Other Costs of Owning a Second Home
Other costs and expenses that may vary based upon property type and location include:
- Strata, HOA and resort fees. Strata fees, homeowners association (HOA) fees or resort fees may all be payable on a monthly or yearly basis by owners of certain types of residential properties so be sure to confirm these amounts in the due diligence process.
- Vacancy, general excise and other taxes. These types of taxes are location specific. In Vancouver, BC, for instance, properties deemed empty will be subject to a tax of 1% of the property’s 2019 assessed taxable value. In Maui, the State of Hawaii charges a General Excise Tax on the rent collected and all services including repairs and yard care. As you can see, you will need to familiarize yourself with local tax regulations.
Lastly, it is important to consider the the indirect costs of owning a vacation home, including:
- Depreciation. As a physical asset, homes depreciate in value over time. On average, homes depreciate 3.636% per year according to Investopedia. While you may not feel this expense directly, sooner or later you will need to renovate or rebuild your vacation home, which needs to be taken into account when purchasing a vacation home.

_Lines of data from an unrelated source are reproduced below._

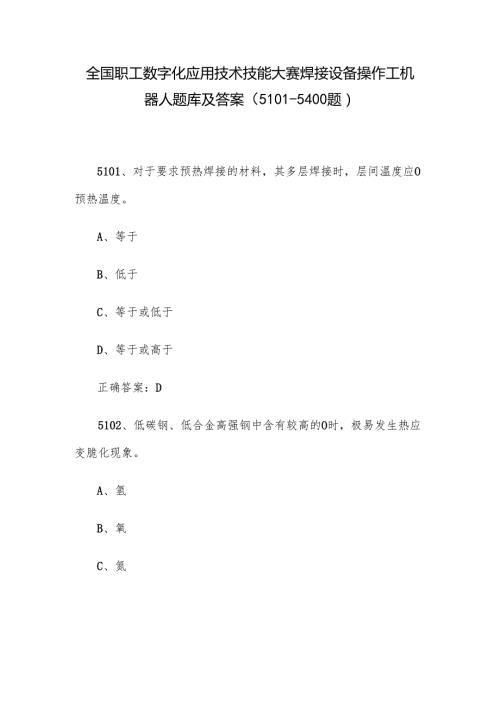 全国职工数字化应用技术技能大赛焊接设备操作工机器人题库及答案（5101-5400题）

5101、对于要求预热焊接的材料，其多层焊接时，层间温度应0预热温度。

A、等于

B、低于

C、等于或低于

D、等于或高于

正确答案：D

5102、低碳钢、低合金高强钢中含有较高的0时，极易发生热应变脆化现象。

A、氢

B、氧

C、氮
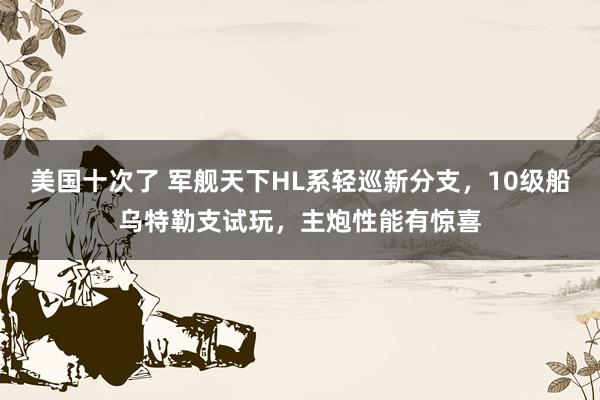 美国十次了 军舰天下HL系轻巡新分支，10级船乌特勒支试玩，主炮性能有惊喜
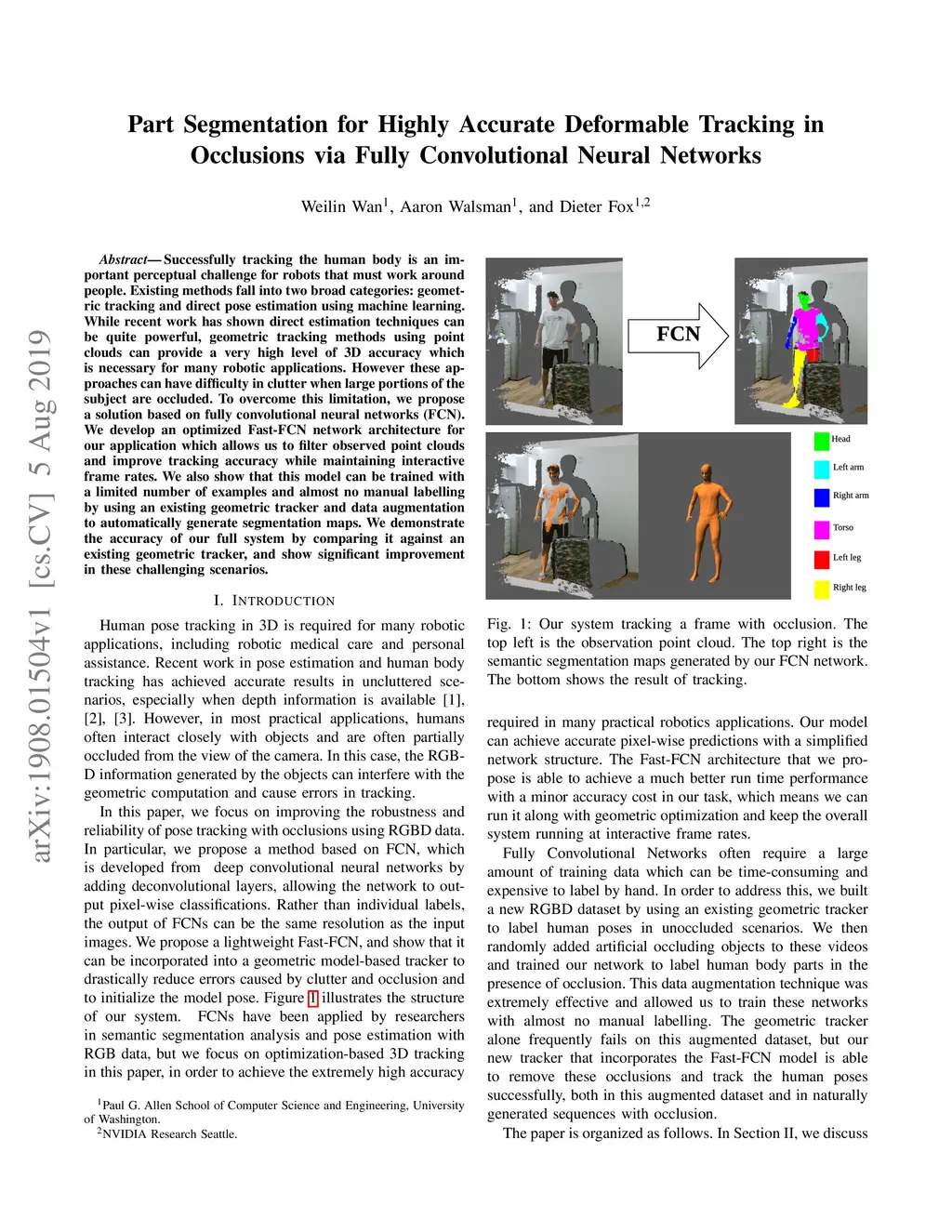 arXiv:1908.01504v1 [cs.CV] 5 Aug 2019

Part Segmentation for Highly Accurate Deformable Tracking in Occlusions via Fully Convolutional Neural Networks

Weilin Wan$^1$, Aaron Walsman$^1$, and Dieter Fox$^{1,2}$

Abstract— Successfully tracking the human body is an important perceptual challenge for robots that must work around people. Existing methods fall into two broad categories: geometric tracking and direct pose estimation using machine learning. While recent work has shown direct estimation techniques can be quite powerful, geometric tracking methods using point clouds can provide a very high level of 3D accuracy which is necessary for many robotic applications. However these approaches can have difficulty in clutter when large portions of the subject are occluded. To overcome this limitation, we propose a solution based on fully convolutional neural networks (FCN). We develop an optimized Fast-FCN network architecture for our application which allows us to filter observed point clouds and improve tracking accuracy while maintaining interactive frame rates. We also show that this model can be trained with a limited number of examples and almost no manual labelling by using an existing geometric tracker and data augmentation to automatically generate segmentation maps. We demonstrate the accuracy of our full system by comparing it against an existing geometric tracker, and show significant improvement in these challenging scenarios.

I. INTRODUCTION

Human pose tracking in 3D is required for many robotic applications, including robotic medical care and personal assistance. Recent work in pose estimation and human body tracking has achieved accurate results in uncluttered scenarios, especially when depth information is available [1], [2], [3]. However, in most practical applications, humans often interact closely with objects and are often partially occluded from the view of the camera. In this case, the RGB-D information generated by the objects can interfere with the geometric computation and cause errors in tracking.

In this paper, we focus on improving the robustness and reliability of pose tracking with occlusions using RGBD data. In particular, we propose a method based on FCN, which is developed from deep convolutional neural networks by adding deconvolutional layers, allowing the network to output pixel-wise classifications. Rather than individual labels, the output of FCNs can be the same resolution as the input images. We propose a lightweight Fast-FCN, and show that it can be incorporated into a geometric model-based tracker to drastically reduce errors caused by clutter and occlusion and to initialize the model pose. Figure 1 illustrates the structure of our system. FCNs have been applied by researchers in semantic segmentation analysis and pose estimation with RGB data, but we focus on optimization-based 3D tracking in this paper, in order to achieve the extremely high accuracy

$^1$Paul G. Allen School of Computer Science and Engineering, University of Washington.
$^2$NVIDIA Research Seattle.

FCN

Head
Left arm
Right arm
Torso
Left leg
Right leg

Fig. 1: Our system tracking a frame with occlusion. The top left is the observation point cloud. The top right is the semantic segmentation maps generated by our FCN network. The bottom shows the result of tracking.

required in many practical robotics applications. Our model can achieve accurate pixel-wise predictions with a simplified network structure. The Fast-FCN architecture that we propose is able to achieve a much better run time performance with a minor accuracy cost in our task, which means we can run it along with geometric optimization and keep the overall system running at interactive frame rates.

Fully Convolutional Networks often require a large amount of training data which can be time-consuming and expensive to label by hand. In order to address this, we built a new RGBD dataset by using an existing geometric tracker to label human poses in unoccluded scenarios. We then randomly added artificial occluding objects to these videos and trained our network to label human body parts in the presence of occlusion. This data augmentation technique was extremely effective and allowed us to train these networks with almost no manual labelling. The geometric tracker alone frequently fails on this augmented dataset, but our new tracker that incorporates the Fast-FCN model is able to remove these occlusions and track the human poses successfully, both in this augmented dataset and in naturally generated sequences with occlusion.

The paper is organized as follows. In Section II, we discuss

- Opportunity cost. What would you have invested in had you not purchased a vacation home? Passive investment opportunities like mutual funds may be an attractive alternative involving less time and commitment. Before investing a significant amount of time and money into something you should consider what alternatives are out there and whether foregoing those alternatives are worth it.
There are various vacation home costs, both one-time and reoccurring, that need to be taken into account before purchasing a vacation home. These costs vary based on multiple factors, including property type and jurisdiction. Understanding the true cost of owning a second home is a must and having a knowledgeable team to assist you in that process will pay dividends.